Task description:
Reproduce word for word the part of the article below on the new cancer inhibitor that begins at the words "The new inhibitor targets" and stops after "and ultimately cancer.".

--- Passage provided Enclosed Below ---

Cancer treatment targets tumour growth protein
A chemical tested in mice, cell cultures and human biopsies has proved highly effective in preventing the growth of tumours. By identifying a new role for a well-known protein in tumour formation, scientists were able to develop an inhibitor to block its action. The findings point to promising new ways to treat a wide range of cancers.
The new inhibitor targets a protein called RAF, which has long been known to be involved in cell growth and cancer. However, current chemotherapeutic compounds that target the active site of RAF can also bind to other proteins and cause side effects. This means they have to be used at low doses, which limits their usefulness.
The new inhibitor, called KG5, works in a completely different way to these previous compounds. It binds to part of RAF that is not directly involved in the activity of the protein, allowing it to be much more specific. Binding causes RAF to change shape, meaning that it can no longer activate a signalling pathway that leads to uncontrollable cell division and ultimately cancer.
Scientists uncovered the new cancer causing pathway as a result of the discovery that KG5 inhibits RAF activity. They used cultured cancer cell lines and biopsies taken from patients, as well as experiments in mice, to determine the new role for RAF in tumour formation and to understand how KG5 functions.
RAF is believed to be involved in many types of cancers, so KG5 could be a highly useful treatment in the future.

--- End of Enclosed Passage provided ---
--- Material supplied Enclosed Below ---

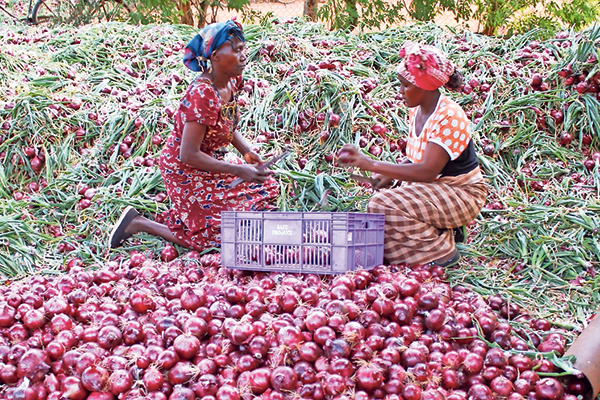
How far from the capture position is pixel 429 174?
2.49 metres

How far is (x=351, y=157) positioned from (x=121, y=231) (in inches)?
58.1

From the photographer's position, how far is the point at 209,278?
7.84ft

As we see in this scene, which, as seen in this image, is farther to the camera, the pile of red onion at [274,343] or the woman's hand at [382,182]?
the woman's hand at [382,182]

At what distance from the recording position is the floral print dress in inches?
110

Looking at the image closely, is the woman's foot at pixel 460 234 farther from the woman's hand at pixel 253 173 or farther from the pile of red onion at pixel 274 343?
the woman's hand at pixel 253 173

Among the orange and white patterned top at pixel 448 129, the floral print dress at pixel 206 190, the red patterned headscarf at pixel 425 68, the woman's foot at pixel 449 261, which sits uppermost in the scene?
the red patterned headscarf at pixel 425 68

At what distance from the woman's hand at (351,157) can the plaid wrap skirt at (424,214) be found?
31 centimetres

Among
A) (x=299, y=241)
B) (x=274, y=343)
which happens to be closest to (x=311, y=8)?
(x=299, y=241)

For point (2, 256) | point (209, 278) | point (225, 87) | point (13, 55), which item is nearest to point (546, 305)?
point (209, 278)

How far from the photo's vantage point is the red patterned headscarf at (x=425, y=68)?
8.13ft

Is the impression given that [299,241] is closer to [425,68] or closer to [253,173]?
[253,173]

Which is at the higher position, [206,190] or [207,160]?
[207,160]

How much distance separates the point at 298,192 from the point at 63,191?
1616mm

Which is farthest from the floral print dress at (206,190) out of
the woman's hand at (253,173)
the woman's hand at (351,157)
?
the woman's hand at (351,157)
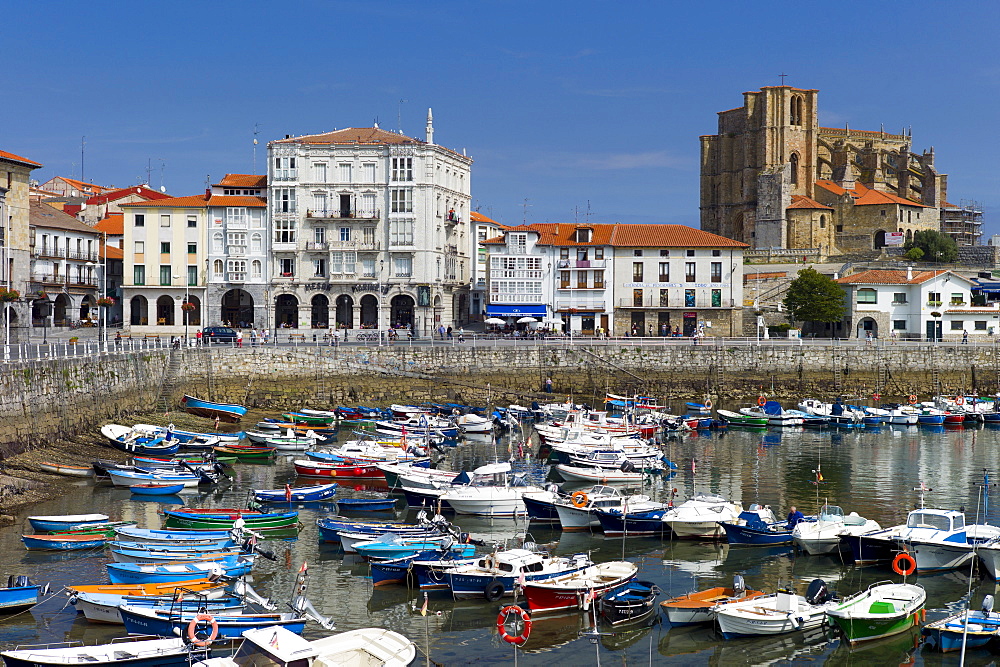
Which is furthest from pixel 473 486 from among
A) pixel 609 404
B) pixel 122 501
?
pixel 609 404

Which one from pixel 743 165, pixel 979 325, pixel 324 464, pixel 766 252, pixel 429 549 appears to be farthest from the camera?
pixel 743 165

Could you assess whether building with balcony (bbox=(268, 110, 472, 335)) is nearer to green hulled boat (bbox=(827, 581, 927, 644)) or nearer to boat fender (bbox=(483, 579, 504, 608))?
boat fender (bbox=(483, 579, 504, 608))

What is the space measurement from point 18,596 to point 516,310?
6269cm

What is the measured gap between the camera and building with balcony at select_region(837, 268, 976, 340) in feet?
277

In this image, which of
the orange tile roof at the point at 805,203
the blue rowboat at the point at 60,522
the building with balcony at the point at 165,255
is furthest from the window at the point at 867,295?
the blue rowboat at the point at 60,522

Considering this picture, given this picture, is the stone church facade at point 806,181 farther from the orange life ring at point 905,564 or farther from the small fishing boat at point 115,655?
the small fishing boat at point 115,655

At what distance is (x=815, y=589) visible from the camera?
84.9 feet

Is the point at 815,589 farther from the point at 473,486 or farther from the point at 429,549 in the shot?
the point at 473,486

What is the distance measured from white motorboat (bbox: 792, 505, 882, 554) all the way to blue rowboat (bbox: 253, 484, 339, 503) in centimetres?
1653

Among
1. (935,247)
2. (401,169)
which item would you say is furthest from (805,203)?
(401,169)

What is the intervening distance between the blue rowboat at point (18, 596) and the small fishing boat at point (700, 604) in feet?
49.5

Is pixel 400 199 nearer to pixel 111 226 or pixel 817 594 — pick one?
pixel 111 226

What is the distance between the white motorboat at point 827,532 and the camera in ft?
101

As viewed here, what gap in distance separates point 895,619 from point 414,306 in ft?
209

--- End of Enclosed Material supplied ---

Result below:
The new inhibitor targets a protein called RAF, which has long been known to be involved in cell growth and cancer. However, current chemotherapeutic compounds that target the active site of RAF can also bind to other proteins and cause side effects. This means they have to be used at low doses, which limits their usefulness.
The new inhibitor, called KG5, works in a completely different way to these previous compounds. It binds to part of RAF that is not directly involved in the activity of the protein, allowing it to be much more specific. Binding causes RAF to change shape, meaning that it can no longer activate a signalling pathway that leads to uncontrollable cell division and ultimately cancer.